= Rae Smith =

British set and costume designer

Rae Smith is a British set and costume designer who has worked frequently in theatre and Live Art. Her designs can be seen in the Opera Rigoletto which received a South Bank Sky Arts Award as did ‘’[Uncle Vanya ] film and West End Production in 2022. Saint Joan, an Obie Award for Oliver Twist and an Irish Times award for An Ideal Husband. Smith was nominated for Laurence Olivier Awards for The Light Princess (for which she also received a WhatsOnStage Award nomination and made the Evening Standard shortlist), Uncle Vanya and Rosmersholm. Her work on the set of War Horse received particular praise and she received an Olivier, Tony, Evening Standard, Toronto Critics and Drama Desk Special Award. Smith has also worked on several operas and ballets.

== Theatre ==
Smith has often worked at the Royal National Theatre in London. Her plays there include Paradise, Translations, Macbeth, Pillars of the Community, The Veil, The Light Princess, Theatre of Blood, The Visit, The Seafarer, Saint Joan (for which she won a South Bank Sky Arts Award), Wonder.land and This House. Smith also worked on Barber Shop Chronicles at the National, the West Yorkshire Playhouse and on a world tour. Smith followed The Veil to the West End and The Light Princess on a world tour. For the latter play she was nominated for a Laurence Olivier Award for best costume design, a WhatsOnStage Awards nomination for best set designer and made the Evening Standard short list for best design.

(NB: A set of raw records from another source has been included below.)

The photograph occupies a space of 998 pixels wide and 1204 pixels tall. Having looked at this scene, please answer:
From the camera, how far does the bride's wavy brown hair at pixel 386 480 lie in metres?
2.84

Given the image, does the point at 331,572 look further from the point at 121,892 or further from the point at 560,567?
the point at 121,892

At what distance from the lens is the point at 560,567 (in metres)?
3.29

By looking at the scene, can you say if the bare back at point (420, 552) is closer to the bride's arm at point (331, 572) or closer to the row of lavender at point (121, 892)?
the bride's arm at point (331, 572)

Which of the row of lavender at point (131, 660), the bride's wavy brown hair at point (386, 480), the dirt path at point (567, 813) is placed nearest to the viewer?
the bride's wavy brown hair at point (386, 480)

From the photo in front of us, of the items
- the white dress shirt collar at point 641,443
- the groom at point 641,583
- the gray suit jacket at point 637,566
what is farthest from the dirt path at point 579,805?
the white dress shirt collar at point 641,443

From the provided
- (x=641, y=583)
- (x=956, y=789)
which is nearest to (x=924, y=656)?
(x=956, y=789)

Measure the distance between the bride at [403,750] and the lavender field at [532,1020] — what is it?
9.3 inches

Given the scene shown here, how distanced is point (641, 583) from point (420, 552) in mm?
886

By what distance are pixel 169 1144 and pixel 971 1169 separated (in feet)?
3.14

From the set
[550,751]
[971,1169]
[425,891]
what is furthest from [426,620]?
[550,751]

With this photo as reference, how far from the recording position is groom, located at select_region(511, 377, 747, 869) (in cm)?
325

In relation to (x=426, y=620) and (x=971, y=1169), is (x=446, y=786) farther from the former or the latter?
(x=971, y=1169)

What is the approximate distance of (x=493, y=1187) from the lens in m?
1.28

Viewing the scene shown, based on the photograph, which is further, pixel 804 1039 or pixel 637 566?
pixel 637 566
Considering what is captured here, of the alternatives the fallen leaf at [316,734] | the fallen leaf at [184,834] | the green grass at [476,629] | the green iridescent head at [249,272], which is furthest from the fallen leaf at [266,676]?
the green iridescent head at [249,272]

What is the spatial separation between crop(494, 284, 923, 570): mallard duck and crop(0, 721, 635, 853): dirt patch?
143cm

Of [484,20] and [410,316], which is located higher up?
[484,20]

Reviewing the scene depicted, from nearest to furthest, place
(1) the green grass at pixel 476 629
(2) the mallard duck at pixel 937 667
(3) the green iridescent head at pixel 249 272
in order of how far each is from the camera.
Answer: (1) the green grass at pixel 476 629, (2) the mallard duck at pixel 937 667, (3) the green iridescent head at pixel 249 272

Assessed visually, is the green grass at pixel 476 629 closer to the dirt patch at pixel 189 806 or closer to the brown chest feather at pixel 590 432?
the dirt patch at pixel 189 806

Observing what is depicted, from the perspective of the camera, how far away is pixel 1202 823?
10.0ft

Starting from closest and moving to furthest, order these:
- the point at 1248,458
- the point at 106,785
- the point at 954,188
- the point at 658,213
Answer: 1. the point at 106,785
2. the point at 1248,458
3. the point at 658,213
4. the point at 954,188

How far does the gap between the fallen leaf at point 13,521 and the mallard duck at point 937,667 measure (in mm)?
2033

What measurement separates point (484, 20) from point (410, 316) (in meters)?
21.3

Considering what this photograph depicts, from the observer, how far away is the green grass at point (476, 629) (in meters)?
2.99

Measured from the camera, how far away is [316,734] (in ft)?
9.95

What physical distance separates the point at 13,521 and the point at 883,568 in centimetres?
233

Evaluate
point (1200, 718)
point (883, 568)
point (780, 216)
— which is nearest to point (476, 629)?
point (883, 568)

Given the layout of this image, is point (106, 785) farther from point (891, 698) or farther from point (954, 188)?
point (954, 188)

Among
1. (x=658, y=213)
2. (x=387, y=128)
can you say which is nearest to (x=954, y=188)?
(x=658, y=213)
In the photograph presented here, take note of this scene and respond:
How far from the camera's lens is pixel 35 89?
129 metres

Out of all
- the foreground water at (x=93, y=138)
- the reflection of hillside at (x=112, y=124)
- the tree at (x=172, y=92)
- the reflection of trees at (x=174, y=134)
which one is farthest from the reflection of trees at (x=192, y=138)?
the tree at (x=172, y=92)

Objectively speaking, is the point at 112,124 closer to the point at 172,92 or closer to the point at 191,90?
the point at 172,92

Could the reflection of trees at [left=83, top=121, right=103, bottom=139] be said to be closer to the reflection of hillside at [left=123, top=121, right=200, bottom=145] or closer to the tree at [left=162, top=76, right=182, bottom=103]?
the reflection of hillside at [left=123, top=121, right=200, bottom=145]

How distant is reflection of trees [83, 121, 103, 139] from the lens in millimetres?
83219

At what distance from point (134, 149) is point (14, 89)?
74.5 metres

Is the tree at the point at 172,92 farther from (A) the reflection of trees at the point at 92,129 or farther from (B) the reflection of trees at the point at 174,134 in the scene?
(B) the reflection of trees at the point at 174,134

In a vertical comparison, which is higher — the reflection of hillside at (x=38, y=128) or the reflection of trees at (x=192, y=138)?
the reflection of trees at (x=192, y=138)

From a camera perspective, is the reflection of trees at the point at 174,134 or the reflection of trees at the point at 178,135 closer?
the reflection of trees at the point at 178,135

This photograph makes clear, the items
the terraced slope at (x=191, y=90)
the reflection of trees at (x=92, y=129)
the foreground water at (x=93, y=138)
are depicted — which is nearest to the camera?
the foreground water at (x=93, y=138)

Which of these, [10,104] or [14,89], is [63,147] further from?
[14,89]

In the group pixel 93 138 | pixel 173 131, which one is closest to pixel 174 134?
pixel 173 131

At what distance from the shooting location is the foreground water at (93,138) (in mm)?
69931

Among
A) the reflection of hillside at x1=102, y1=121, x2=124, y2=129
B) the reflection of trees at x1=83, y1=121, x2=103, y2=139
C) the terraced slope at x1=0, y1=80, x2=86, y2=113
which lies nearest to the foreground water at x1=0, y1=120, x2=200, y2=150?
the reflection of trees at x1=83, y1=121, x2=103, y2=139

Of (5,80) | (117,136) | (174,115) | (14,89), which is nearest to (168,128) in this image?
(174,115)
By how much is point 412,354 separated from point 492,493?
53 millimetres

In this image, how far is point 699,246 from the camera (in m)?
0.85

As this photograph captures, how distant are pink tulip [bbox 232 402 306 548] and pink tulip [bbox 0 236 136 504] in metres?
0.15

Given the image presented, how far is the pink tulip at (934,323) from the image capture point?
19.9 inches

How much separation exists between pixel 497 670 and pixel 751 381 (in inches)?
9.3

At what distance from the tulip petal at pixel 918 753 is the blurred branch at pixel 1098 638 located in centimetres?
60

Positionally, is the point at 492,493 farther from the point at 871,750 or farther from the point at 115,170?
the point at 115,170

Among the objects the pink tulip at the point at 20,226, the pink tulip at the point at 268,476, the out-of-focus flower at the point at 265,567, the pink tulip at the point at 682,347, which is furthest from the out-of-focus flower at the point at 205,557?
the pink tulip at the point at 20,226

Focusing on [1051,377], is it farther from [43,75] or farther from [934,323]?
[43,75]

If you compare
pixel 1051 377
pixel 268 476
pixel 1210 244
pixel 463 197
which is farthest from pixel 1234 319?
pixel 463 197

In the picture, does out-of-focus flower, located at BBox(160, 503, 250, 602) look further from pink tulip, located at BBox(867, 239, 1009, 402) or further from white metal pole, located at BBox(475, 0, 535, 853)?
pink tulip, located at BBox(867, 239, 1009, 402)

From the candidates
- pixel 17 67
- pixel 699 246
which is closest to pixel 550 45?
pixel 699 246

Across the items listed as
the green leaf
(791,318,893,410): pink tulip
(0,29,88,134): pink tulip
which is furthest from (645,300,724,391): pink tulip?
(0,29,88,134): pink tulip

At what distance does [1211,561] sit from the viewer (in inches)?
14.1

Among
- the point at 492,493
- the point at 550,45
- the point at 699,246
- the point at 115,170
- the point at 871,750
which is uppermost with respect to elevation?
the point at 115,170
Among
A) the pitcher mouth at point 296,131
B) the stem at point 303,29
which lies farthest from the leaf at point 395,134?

In the West End Smith has worked on Walden, Uncle Vanya, Rosmersholm, The Goat, or Who Is Sylvia?, This House and The Street of Crocodiles. Smith received Laurence Olivier Award nominations for Uncle Vanya and Rosmersholm. She followed Girl from the North Country from the West End to The Public Theater and then to Broadway. Other theatre work includes Nightfall at the Bridge and The Lion, the Witch and the Wardrobe at the West Yorkshire Playhouse at Stella at the Brighton Festival, Hoxton Hall, and the Holland Festival. Smith worked off-Broadway on the set and costume design for Oliver Twist, for which she won an Obie Award, and in Ireland on An Ideal Husband, for which she received an Irish Times award for best costume.

Smith also worked as set designer on War Horse, a stage adaptation of Michael Morpurgo's novel about a horse on the Western Front of the First World War. To prepare for the role Smith spent weeks pretending to be a British Army captain, in a manner similar to that of method acting. As part of the process she reviewed personal recollections, photographs and archives from the period, held at the Imperial War Museum. Smith's set for the play was praised for its dynamism. A key theme was the use of the backdrop as a giant sheet of paper from one of the characters sketchbooks, onto which she projected images that might have been drawn by the character. The set design won Smith an Olivier, Tony, Evening Standard, Toronto Critics and Drama Desk Special Awards.

== Opera and ballet ==
Smith has also worked on operas including The Marriage of Figaro at the Aix-en-Provence Festival, Pelléas and Mélisande for the Scottish Opera, Benvenuto Cellini for the English National Opera, and Cavalleria rusticana and Pagliacci for the Metropolitan Opera, New York. Smith's set for Der Ring des Nibelungen for the Opéra national du Rhin won a Grand Prix for Outstanding Achievement in Opera.

Smith has also worked in ballet, including Dance: The Tempest and The Prince of the Pagodas at the Birmingham Royal Ballet and The Rite of Spring and Petrushka for the Fabulous Beast company.